Faciliter les signalements
Les controverses sur les contenus haineux, à caractère raciste ou bien dangereux pour les mineurs s’enchaînent en effet depuis plusieurs années, avec peu d’intervention des pouvoirs publics. Dernier scandale en date, celui concernant une plateforme de rencontre pour adolescents. Les vérifications inexistantes des profils des personnes se connectant ont attiré des pédocriminels, qui se faisaient passer pour des adolescents. Des alertes de la part d’internautes ont été lancées depuis plusieurs semaines. Selon France Info, Pharos, le site public de signalement des contenus et comportements illicites sur Internet, a reçu 409 alertes depuis la création du site Rencontre-ados. Google a depuis annoncé avoir retiré le site du Play Store, son magasin d'applications.
La nouvelle loi européenne devrait donc faciliter le travail de ce type de sites de signalement. D’autant que, si le DSA s’applique pour l’instant aux très grandes plateformes, il devrait être généralisé l’année prochaine à toutes les autres. Le DSA va ainsi obliger à mesurer les risques pesant sur les utilisateurs (contenus illicites, atteinte à la liberté d’expression, atteinte aux processus électoraux, atteinte au bien-être physique et mental, etc.), et à prendre des mesures pour les atténuer. Elles sont donc amenées à créer un poste chargé de la conformité à ces règles européennes, à rendre plus transparents leurs outils de recommandation publicitaire, à partager les données collectées avec les autorités européennes, mais aussi à mettre en place un outil visible de signalement des contenus illicites ou dangereux et à traiter ces signalements.

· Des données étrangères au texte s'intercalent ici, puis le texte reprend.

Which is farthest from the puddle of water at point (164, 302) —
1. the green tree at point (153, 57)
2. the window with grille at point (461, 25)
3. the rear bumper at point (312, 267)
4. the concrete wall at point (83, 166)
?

Les plateformes se mettent en conformité
Autant de règles qui vont bousculer les activités des géants du net. Meta, la maison-mère de Facebook et Instagram, a ainsi déclaré par la voix de Nick Clegg, son président des affaires publiques, qu’elle avait dû créer 1000 postes pour pouvoir se mettre en conformité avec la loi européenne. Plusieurs mesures ont déjà été mises en place par la firme américaine, telles que l’arrêt pour les 13-17 ans des publicités ciblées en fonction de leurs activités, ou encore la mise en place d’une librairie des contenus pour faciliter le travail des chercheurs. Meta met également en place des flux chronologiques des Stories et Reels sur ses plateformes pour éviter les recommandations ciblées.
Google a également annoncé des mesures pour améliorer la transparence de ses publicités et permettre aux chercheurs d’accéder à ses données. De son côté, X, l’ancien Twitter, met plus de temps à se conformer à la nouvelle règle européenne. "Nous travaillons dur dessus", a néanmoins affirmé Elon Musk, propriétaire du réseau social, en réponse au message de Thierry Breton. Depuis l’arrivée d’Elon Musk à sa tête, l’ex-firme à l’oiseau bleu a néanmoins adopté des politiques qui semblent aller à rebours de la loi européenne. Il a notamment taillé dans ses effectifs chargés de la modération et prévoit de retirer la fonctionnalité permettant de bloquer certains messages.